**Problems to solve**
(a) Reproduce the part of the advanced materials text between "There’s a compounding" and "teams couldn’t sustain.", inclusive.
(b) In the advanced materials text, what growth rate does the market exceed through the decade?
== Text provided
The global advanced materials market is on a trajectory toward roughly $580 billion by 2030, growing at a CAGR above 8% through the decade. The companies positioned to capture that growth are the ones that can translate emerging materials science into real products. That translation requires people who understand the science — not just the product specs.

The companies that have spent decades thinning their scientific staff are now trying to execute an extraordinarily technically demanding strategic pivot with organizational capabilities that were designed for a different era.

Source: PS Market Research — Advanced Materials Market  |  Deloitte 2025 Manufacturing Industry Outlook  |  DOE — Advanced Materials & Manufacturing

The access problem compounds the literacy problem

There’s a compounding factor that makes this harder: even companies that recognize the gap struggle to bridge it effectively.

University materials science departments, engineering schools, and national laboratories are actively working on many of the problems that industrial companies need solved. Research on corrosion-resistant coatings, high-temperature alloys, sustainable polymer systems, lightweight composites, and advanced battery materials is happening across dozens of institutions — often at precisely the depth and over precisely the timeline that internal commercial teams couldn’t sustain.

But finding the right researcher, establishing a working relationship, and structuring a collaboration that actually translates into commercial application is not straightforward. Industrial companies regularly report that navigating academic institutions is a significant barrier in itself — fragmented faculty directories, slow institutional processes, mismatched expectations about IP and timelines, and a fundamental absence of the relationship infrastructure that used to exist when companies ran large internal labs with meaningful academic connections.

A 2025 report exploring industry-university partnerships described the core problem simply: companies have a challenge, they have a topic, and their next step is figuring out how to identify the right people. That identification step — which sounds trivial — turns out to be a substantial friction point. For companies that have also lost the internal scientific fluency to even articulate what they’re looking for in technical terms, the friction is compounding.
====
== Given entries
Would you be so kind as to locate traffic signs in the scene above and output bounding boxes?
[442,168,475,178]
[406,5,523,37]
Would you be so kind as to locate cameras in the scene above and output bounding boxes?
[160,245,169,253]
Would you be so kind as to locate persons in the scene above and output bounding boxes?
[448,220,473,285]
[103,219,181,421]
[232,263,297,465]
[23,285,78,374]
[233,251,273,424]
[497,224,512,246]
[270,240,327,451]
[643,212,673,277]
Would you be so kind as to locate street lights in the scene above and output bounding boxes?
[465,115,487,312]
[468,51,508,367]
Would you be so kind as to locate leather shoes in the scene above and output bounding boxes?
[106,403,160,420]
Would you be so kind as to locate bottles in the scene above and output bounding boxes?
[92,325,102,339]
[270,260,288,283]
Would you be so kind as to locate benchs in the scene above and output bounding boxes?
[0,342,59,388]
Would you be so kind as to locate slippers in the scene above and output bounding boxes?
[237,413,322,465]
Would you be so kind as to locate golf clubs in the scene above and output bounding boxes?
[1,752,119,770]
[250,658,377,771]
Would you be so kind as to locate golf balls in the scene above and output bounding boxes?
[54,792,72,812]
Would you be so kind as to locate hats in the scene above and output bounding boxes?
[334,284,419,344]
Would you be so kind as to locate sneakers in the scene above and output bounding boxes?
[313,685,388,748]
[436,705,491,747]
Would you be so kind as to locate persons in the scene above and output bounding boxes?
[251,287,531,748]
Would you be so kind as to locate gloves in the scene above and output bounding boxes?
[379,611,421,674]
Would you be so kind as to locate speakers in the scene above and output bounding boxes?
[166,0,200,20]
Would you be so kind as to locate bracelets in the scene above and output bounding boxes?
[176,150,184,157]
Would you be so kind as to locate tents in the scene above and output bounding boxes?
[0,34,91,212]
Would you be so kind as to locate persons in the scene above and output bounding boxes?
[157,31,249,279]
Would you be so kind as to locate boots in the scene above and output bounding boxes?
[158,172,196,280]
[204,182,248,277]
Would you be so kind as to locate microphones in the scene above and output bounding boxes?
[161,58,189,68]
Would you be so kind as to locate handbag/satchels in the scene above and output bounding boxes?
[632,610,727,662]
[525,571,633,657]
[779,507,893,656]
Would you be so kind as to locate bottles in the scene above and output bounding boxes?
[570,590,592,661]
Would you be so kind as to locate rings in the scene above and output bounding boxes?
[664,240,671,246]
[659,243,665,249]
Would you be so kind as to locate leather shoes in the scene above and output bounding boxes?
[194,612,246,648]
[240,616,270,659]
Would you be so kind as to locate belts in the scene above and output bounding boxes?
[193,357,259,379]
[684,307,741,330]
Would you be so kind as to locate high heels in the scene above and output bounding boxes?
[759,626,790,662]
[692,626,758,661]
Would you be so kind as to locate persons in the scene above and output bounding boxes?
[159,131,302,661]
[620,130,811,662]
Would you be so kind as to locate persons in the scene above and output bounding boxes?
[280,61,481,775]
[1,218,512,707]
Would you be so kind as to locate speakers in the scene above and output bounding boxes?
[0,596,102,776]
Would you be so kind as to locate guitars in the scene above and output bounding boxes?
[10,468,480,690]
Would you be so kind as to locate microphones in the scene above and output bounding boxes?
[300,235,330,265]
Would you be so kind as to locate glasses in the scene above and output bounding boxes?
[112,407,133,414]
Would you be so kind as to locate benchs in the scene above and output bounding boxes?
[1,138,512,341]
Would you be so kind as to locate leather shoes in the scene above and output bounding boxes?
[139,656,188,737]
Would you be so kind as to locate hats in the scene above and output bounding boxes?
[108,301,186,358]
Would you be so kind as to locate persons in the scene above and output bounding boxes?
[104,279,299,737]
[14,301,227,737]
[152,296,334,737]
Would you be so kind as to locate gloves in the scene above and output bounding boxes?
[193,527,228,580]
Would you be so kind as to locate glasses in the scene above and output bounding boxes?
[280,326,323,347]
====
**Results for the exercise**
(a)
There’s a compounding factor that makes this harder: even companies that recognize the gap struggle to bridge it effectively.

University materials science departments, engineering schools, and national laboratories are actively working on many of the problems that industrial companies need solved. Research on corrosion-resistant coatings, high-temperature alloys, sustainable polymer systems, lightweight composites, and advanced battery materials is happening across dozens of institutions — often at precisely the depth and over precisely the timeline that internal commercial teams couldn’t sustain.

(b) A CAGR above 8%.